Mixed Phenotype Acute Leukemia A Study of 61 Cases Using World Health Organization and European Group for the Immunological Classification of Leukaemias Criteria AMERICAN JOURNAL OF CLINICAL PATHOLOGY Weinberg, O. K., Seetharam, M., Ren, L., Alizadeh, A., Arber, D. A. 2014; 142 (6): 803-808

Abstract

The 2008 World Health Organization (WHO) classification system grouped bilineal and biphenotypic acute leukemias together under a new heading of mixed phenotype acute leukemia (MPAL). The lineage-specific marker criteria have also changed for a diagnosis of MPAL. The goal of this study was to characterize clinical significance of this new group.Sixty-one patients diagnosed with MPAL using either European Group for the Immunological Classification of Leukaemias (EGIL) criteria or 2008 WHO criteria were included in this study.Sixteen patients (26%) diagnosed with acute biphenotypic leukemia using EGIL criteria did not fulfill 2008 WHO criteria for MPAL. Cytogenetic data were available for 32 patients, and the most common abnormality was t(9;22) (five of 32 cases). Clinical outcome data suggested that younger patients with MPAL (=21 years) had better overall survival (OS) in both the EGIL and WHO groups (EGIL, P = .0403; WHO, P = .0601).
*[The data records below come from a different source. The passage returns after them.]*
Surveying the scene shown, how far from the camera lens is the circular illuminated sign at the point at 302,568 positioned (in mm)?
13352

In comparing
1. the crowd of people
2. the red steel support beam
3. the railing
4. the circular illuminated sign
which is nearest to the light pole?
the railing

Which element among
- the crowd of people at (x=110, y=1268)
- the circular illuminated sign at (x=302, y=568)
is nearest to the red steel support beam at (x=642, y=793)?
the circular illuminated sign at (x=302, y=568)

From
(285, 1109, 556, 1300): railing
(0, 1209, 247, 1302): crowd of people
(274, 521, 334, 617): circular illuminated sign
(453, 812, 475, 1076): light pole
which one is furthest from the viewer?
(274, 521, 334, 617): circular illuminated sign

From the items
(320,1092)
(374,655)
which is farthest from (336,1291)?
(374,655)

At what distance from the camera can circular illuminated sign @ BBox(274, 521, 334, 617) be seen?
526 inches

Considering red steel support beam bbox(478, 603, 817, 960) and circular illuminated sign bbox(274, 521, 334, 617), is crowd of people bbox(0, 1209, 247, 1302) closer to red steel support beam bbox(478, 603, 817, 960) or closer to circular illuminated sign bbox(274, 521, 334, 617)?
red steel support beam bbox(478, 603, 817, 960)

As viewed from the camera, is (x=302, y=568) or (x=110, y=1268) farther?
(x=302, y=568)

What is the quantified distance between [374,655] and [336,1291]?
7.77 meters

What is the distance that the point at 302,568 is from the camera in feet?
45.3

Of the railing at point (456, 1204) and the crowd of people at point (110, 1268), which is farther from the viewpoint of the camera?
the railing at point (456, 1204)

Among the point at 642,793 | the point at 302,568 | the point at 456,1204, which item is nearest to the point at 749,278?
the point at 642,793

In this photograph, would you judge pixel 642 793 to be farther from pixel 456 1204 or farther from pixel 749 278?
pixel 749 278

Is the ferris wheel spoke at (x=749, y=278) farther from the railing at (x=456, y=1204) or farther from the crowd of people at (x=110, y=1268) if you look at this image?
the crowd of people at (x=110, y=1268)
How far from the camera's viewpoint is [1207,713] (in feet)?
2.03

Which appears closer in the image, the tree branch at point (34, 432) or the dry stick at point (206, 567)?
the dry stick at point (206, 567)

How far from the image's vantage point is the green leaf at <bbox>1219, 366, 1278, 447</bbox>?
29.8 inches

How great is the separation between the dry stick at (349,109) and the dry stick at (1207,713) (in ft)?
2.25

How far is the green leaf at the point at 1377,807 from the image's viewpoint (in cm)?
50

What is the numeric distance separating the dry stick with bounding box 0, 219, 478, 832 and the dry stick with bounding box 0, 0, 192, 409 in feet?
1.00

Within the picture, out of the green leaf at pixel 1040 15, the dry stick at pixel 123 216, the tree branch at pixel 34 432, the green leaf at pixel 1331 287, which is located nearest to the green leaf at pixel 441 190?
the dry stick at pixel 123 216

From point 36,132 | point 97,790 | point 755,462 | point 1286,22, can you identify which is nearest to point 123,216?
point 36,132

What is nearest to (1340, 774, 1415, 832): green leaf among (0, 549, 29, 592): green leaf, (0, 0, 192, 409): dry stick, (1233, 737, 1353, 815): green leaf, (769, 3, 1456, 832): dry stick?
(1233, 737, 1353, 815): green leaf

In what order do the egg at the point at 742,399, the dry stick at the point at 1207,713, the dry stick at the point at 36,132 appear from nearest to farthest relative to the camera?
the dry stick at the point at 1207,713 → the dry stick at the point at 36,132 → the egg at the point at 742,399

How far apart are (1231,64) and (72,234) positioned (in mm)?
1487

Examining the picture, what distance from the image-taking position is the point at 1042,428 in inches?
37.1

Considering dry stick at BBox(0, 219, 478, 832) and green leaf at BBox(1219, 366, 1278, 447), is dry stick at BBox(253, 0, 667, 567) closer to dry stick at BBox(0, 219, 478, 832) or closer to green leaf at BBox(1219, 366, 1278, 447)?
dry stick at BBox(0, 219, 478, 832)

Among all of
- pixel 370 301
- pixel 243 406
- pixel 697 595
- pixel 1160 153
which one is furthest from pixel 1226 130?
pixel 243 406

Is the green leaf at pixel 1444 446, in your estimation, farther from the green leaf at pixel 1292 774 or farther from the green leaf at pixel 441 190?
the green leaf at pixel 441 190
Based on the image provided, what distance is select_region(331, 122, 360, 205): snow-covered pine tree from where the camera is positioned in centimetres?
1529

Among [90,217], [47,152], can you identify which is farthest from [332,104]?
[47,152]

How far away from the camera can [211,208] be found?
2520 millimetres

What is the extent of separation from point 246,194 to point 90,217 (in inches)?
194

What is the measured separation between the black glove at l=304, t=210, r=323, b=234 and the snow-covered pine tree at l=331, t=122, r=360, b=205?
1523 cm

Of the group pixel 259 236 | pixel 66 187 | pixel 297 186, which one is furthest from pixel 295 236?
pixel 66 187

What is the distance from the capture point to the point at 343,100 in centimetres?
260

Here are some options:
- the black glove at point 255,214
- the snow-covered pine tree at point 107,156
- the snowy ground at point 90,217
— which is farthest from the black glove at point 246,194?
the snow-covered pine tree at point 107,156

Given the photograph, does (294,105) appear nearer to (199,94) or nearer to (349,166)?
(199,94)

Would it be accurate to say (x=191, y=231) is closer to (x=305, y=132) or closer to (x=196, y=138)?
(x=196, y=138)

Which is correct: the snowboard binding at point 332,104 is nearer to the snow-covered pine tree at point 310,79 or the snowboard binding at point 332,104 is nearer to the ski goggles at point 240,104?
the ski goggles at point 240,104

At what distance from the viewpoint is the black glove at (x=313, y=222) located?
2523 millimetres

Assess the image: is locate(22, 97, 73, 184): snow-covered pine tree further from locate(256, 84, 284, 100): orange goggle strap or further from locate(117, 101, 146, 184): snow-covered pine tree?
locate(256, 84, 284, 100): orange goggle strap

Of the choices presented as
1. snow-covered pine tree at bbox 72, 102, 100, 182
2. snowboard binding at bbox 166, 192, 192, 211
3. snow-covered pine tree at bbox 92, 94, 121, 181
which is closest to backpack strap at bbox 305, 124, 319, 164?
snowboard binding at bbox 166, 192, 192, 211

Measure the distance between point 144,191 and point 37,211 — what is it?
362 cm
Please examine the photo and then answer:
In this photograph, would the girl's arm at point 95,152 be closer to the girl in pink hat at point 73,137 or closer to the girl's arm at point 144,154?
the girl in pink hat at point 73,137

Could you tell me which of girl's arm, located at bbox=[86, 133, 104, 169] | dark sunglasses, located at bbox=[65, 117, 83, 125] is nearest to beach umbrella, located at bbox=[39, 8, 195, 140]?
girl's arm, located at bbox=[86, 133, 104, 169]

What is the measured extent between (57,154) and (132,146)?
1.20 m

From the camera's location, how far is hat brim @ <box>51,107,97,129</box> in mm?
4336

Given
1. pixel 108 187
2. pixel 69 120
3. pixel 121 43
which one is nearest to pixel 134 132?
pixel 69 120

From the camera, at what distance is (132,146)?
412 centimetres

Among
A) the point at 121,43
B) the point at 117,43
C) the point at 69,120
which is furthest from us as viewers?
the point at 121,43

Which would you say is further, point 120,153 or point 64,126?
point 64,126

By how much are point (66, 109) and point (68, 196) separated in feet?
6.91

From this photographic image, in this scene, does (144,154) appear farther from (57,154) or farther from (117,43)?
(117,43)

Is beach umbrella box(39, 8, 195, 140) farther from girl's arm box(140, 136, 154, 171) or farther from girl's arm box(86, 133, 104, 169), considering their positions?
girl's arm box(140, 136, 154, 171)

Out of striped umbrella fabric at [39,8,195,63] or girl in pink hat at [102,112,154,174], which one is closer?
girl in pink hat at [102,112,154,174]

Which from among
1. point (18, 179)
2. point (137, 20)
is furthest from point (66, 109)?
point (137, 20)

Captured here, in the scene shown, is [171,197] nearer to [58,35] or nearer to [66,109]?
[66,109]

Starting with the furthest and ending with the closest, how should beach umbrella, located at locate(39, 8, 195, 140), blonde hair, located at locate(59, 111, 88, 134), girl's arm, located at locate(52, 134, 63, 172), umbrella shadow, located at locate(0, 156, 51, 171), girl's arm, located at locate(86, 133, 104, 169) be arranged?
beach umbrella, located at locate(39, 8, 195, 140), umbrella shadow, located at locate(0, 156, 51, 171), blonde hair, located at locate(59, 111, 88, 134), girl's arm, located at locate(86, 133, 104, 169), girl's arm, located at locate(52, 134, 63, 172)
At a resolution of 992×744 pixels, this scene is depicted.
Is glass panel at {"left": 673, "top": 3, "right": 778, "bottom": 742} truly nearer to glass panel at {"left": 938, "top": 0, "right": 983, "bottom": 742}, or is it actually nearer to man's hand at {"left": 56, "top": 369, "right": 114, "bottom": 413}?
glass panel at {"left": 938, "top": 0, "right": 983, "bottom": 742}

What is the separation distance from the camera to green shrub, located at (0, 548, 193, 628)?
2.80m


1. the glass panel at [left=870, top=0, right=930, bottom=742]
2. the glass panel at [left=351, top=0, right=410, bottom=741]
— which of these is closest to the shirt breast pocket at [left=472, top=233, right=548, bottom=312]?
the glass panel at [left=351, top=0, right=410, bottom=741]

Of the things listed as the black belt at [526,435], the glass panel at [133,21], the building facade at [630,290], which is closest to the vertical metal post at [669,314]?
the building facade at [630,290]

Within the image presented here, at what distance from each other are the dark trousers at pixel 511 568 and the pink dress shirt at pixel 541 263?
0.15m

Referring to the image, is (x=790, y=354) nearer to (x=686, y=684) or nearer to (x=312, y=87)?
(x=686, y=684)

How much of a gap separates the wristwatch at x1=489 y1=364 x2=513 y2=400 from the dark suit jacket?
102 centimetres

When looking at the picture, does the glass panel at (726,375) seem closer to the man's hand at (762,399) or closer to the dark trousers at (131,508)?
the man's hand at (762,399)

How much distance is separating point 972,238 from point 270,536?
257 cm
Compared with 177 patients with acute myeloid leukemia (AML), MPAL patients had better OS (P = .0003) and progression-free survival (P = .0001). However, no difference in OS between MPAL and 387 patients with acute lymphoblastic leukemia was present (P = .599).As defined by the 2008 WHO classification, fewer patients are now classified as having MPAL than with the EGIL criteria. In this study, patients with MPAL have a better clinical outcome compared with patients with AML.